Designed by Bureau de Change to provide fully accessible discrete living quarters for the client’s mother and grandmother when she visits from native Greece, the new annexe offers both privacy and connection, enabling intergenerational living when the three generations come together in London.
The single storey 30 sqm pavilion is compact in its design adhering to the height and mass restrictions stipulated by permitted development. It features a bedroom space facing onto the garden and an adjoining private ensuite, as well as cleverly integrating and concealing garden storage at the rear. It is sited and designed to be connected to and accessed via the existing property’s garden.
“Its design borrows from Art Deco of the local area, a decorative style of bold geometric shapes and bright colors, often characterized by low relief and stepped decorative panels around entrances and windows and roofs”.
Uxbridge Bower has a hexagonal plan, a design strategy to minimize the mass of the pavilion whilst creating heightened drama through a series of columns which frame each elevation.

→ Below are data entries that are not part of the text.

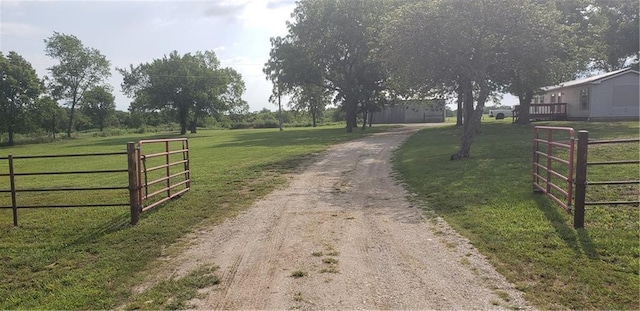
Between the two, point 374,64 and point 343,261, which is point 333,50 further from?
point 343,261

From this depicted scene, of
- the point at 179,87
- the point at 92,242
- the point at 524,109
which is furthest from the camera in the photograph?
the point at 179,87

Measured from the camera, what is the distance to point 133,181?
6.94 m

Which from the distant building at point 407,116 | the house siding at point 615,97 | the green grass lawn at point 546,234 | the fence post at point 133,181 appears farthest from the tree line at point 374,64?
the distant building at point 407,116

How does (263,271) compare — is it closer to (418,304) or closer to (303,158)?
(418,304)

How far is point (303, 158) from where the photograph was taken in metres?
16.5

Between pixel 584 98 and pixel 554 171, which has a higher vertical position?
pixel 584 98

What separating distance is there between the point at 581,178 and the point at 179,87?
176ft

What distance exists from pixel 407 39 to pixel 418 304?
36.8ft

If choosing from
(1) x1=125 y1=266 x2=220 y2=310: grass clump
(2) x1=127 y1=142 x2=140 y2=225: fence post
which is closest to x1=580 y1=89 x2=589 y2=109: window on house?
(2) x1=127 y1=142 x2=140 y2=225: fence post

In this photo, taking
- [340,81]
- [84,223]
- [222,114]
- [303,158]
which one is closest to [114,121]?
[222,114]

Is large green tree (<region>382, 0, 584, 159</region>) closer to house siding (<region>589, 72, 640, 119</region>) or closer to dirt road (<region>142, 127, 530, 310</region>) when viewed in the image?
dirt road (<region>142, 127, 530, 310</region>)

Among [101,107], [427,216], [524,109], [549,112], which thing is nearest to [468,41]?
[427,216]

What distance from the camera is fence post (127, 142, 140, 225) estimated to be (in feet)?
22.4

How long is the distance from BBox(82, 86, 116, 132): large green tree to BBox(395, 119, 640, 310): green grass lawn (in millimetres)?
71374
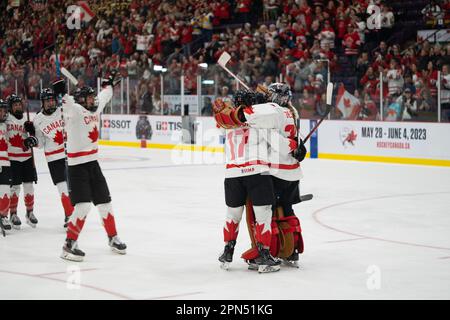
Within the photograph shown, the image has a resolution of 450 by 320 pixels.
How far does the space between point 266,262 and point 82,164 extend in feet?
5.88

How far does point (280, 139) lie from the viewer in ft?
22.1

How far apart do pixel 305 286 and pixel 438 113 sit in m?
9.75

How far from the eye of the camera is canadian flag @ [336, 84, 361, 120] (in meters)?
16.3

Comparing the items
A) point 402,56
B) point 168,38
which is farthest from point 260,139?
point 168,38

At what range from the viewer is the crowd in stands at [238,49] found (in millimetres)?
16203

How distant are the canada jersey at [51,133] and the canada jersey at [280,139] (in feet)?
9.04

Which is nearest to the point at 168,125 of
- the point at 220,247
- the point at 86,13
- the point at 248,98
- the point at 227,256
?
the point at 86,13

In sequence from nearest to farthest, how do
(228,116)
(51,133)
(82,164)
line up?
(228,116)
(82,164)
(51,133)

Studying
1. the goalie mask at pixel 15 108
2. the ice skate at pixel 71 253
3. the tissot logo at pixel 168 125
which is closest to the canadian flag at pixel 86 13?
the tissot logo at pixel 168 125

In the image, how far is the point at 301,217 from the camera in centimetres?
948

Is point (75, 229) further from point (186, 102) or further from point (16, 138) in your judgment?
point (186, 102)

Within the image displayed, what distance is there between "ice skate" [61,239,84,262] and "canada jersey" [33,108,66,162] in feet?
5.99

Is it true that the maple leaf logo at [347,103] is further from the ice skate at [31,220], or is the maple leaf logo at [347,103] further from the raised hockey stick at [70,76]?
the raised hockey stick at [70,76]
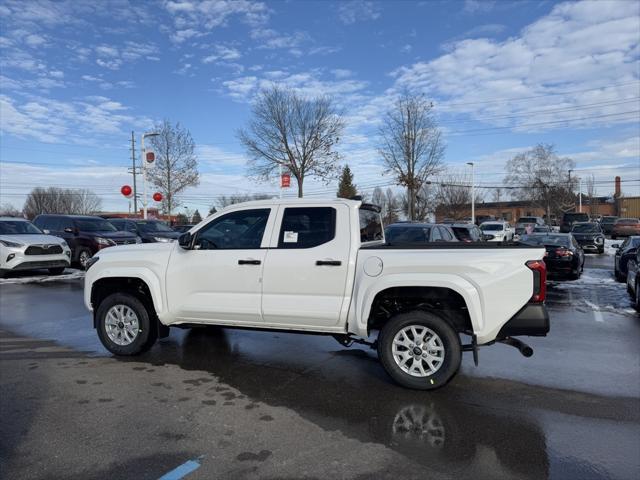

This series of columns is read as a continuous line which runs seamlessly into the flat roof. Three of the elevations are glazed, fitted with sliding doors, offering a view of the garden, and a projecting veranda creates a sheltered shared space where three generations of the family can congregate.
Uxbridge Bower is built with CLT and is finished with textured render and bush hammered terrazzo which lines the openings of the veranda. The inner elevationsof the columns and the underside of the ceiling in the veranda are painted in a warm ochre so that it glows in all seasons.
Title: Uxbridge Bower, Typology: Residential extension, Location: Uxbridge – London Borough of Hillingdon, Architecture: Bureau de Change, Structural engineer: Element structures, Contractor: STEC Construction, Gross internal area: 30 m², Status Completed: 2023, Text description: Bureau de Change, Photography: Gilbert McCarragher
About Bureau de Change Architects:
Bureau de Change is an award winning architecture practice founded by Katerina Dionysopoulou and Billy Mavropoulos. Its work is a direct product of the founders’ upbringing, passions and experiences – combining the pragmatism and formality of their architectural training with a desire to bring a sense of theatre, playfulness and innovation to the design of spaces, products and environments. The result is a studio where rigorous thinking and analysis are brought to life through prototyping, testing and making.
The practice is celebrated for its highly inventive and playful private residences, which celebrate material, form and light, including Folds House, Haringey (2015); Step House, Hampstead (2018); Frame House, Clapham (2020); and the Long House in the Cotswolds (2020); as well as richly textured commercial projects such as The Interlock, Fitzrovia (2019), The Gaslight, Fitzrovia (2020), Black Kite Studios, London, a customised studio fit-out for independent special effects and design agency Black Kite (2022) and The Trampery studios at Fish Island Village (2022). The practice has won numerous awards, including FX Breakthrough Talent of the Year 2016, The Sunday Times Architect of the Year Award 2019 and a Design Week Award (Black Kite Studios) in 2023.